A beta interferon has been approved for the routine NHS treatment of some forms of multiple sclerosis, after a discount was agreed, but a further five drugs have been rejected.
The National Institute for Health and Care Excellence said today it had recommended that the drug Extavia, manufactured by Novartis, be available on the NHS in England.
“We are delighted that Novartis has been able to agree a reduction to the price of Extavia”
In draft guidance it has backed the drug for the treatment of adults with relapsing- remitting MS or secondary progressive MS with continued relapses.
However, NICE concluded that four other beta interferons – Avonex, Betaferon, Plegridy and Rebif – plus the glatiramer acetate Copaxone were “not cost effective” at present.
Before the institute’s assessment all six drugs were available on the NHS through the Department of Health’s Risk Sharing Scheme (RSS) but that has now ended.
Patients with the long-term condition who are already being prescribed one of the five drugs not backed by NICE will be able to continue taking them.
The draft document follows the Department of Health asking NICE to produce guidance on using beta interferons and glatiramer acetate in the NHS in England.
Extavia is a beta 1b interferon and is self-injected every two days. It slows down damage to the nervous system caused by MS and also by reducing the number of relapses.
It has a list price per patient per year of £7,259, but Novartis has agreed a confidential access scheme with the DH. The list prices of the other drugs per patient per year are:
- Avonex £8,502
- Copaxone £6,701
- Betaferon £7,259
- Rebif 22 £7,513
- Rebif 44 £10,572
- Plegridy £8,502
Professor Carole Longson, director of NICE’s centre for health technology evaluation, said: “We are delighted that Novartis has been able to agree a reduction to the price of Extavia to allow it to be made routinely available to people with this type of multiple sclerosis.”
However, she indicated that NICE was open to working with the other pharmaceutical companies that made MS drugs if prices were to come down.
She said NICE was “keen” to work with the other drug firms “to ensure that patients continue to benefit from a choice in treatment for multiple sclerosis”.
Professor Carole Longson
However, there was dismay from MS charities at the recommendations in the draft guidance. The MS Trust criticised the decision arguing that NICE had found all six drugs to be equally effective at reducing the number of relapses and slowing down disability progression.
The charity claimed NICE’s decision to support only Extavia was down to cost alone and took no account of how different treatments suited different patients or of differing tolerances to individual drug side effects.
Meanwhile, the MS Society estimated around 9,100 people in England were receiving treatments which will not be available to future patients under the new guidance as it stands – comprising about 42% of all MS prescriptions.
If the proposals were to go ahead, 1,450 newly diagnosed patients each year could be denied what would otherwise be their treatment of choice, the charity argued.

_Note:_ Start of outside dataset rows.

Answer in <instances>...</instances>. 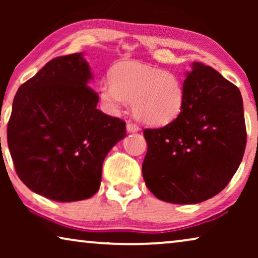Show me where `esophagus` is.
I'll use <instances>...</instances> for the list:
<instances>
[{
  "label": "esophagus",
  "mask_w": 258,
  "mask_h": 258,
  "mask_svg": "<svg viewBox=\"0 0 258 258\" xmlns=\"http://www.w3.org/2000/svg\"><path fill=\"white\" fill-rule=\"evenodd\" d=\"M126 130H128L129 133H135V132H139L140 128L136 123H134L133 121H129L126 123Z\"/></svg>",
  "instance_id": "34e87169"
}]
</instances>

“We strongly believe that all current treatments should remain available as an option for all eligible patients”
David Martin, chief executive of the MS Trust said he was “very disappointed” with NICE’s recommendation.
“We strongly believe that all current treatments should remain available as an option for all eligible patients. NICE’s decision is based on price and does not acknowledge the individual reasons why people with MS might choose these drugs,” he said.
He added that the timing of the consultation – starting just before Christmas – was also problematical.
“We are now actively seeking feedback from people living with MS and MS nurses about what these recommendations could mean for them,” he said.
MS affects about 116,000 people in England, around 40,000 of whom have relapsing-remitting MS. This is where people have distinct symptoms, such as vision problems or difficulty keeping balance, which then fade away either partially or completely.
Relapsing-remitting MS is followed by secondary progressive MS where the disability steadily gets worse.
NICE has invited comments on its draft recommendation. The closing date for feedback is 24 January 2018.